Records provided:

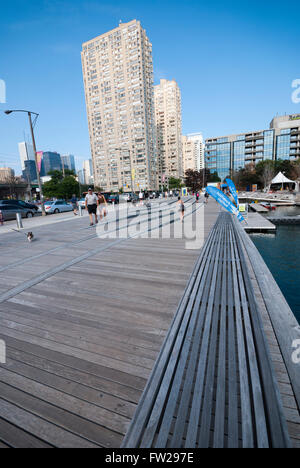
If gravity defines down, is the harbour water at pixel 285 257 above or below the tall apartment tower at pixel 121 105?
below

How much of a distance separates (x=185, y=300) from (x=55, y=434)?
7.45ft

==

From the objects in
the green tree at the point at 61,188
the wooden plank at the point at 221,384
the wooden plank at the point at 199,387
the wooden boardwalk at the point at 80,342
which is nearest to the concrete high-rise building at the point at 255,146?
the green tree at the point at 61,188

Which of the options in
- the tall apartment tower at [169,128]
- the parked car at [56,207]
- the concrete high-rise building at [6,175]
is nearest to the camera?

--

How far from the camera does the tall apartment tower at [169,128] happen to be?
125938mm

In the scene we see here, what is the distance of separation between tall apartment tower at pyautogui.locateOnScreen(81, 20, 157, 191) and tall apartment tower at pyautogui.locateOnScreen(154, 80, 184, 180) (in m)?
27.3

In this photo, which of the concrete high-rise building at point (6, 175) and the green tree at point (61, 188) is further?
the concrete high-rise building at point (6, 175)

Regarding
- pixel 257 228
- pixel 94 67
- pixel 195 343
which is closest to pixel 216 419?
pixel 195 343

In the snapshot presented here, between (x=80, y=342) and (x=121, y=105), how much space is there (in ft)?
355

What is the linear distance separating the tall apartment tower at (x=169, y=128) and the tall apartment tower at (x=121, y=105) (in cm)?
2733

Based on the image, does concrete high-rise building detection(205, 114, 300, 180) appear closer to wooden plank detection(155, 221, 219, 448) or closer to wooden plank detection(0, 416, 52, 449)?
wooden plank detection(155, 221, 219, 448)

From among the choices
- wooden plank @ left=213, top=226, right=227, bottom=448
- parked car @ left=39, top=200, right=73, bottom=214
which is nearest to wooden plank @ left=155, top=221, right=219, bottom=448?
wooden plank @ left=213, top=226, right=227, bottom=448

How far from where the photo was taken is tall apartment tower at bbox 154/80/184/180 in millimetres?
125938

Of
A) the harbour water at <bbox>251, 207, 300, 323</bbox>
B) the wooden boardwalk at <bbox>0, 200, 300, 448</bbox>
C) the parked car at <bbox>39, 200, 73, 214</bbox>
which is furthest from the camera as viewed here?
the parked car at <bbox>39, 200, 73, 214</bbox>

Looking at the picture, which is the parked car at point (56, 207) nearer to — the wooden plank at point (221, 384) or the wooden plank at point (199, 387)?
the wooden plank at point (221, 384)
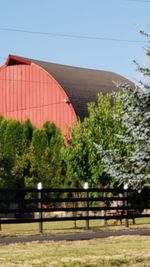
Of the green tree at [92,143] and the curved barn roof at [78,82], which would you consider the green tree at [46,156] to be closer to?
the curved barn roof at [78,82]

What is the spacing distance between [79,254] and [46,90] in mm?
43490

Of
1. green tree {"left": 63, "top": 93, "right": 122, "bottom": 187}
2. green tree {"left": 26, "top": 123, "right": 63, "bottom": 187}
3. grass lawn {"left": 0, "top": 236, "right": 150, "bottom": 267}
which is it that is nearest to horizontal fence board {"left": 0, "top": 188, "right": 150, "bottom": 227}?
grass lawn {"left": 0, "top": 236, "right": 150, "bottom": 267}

Exercise aim: Retype without any changes the lines of the listing that start with the line containing "Which of the options in" and run through the line containing "is nearest to the camera?".

Expected output:
Which of the options in
- the tall apartment tower at [169,128]
- the parked car at [56,207]
- the concrete high-rise building at [6,175]
is nearest to the camera?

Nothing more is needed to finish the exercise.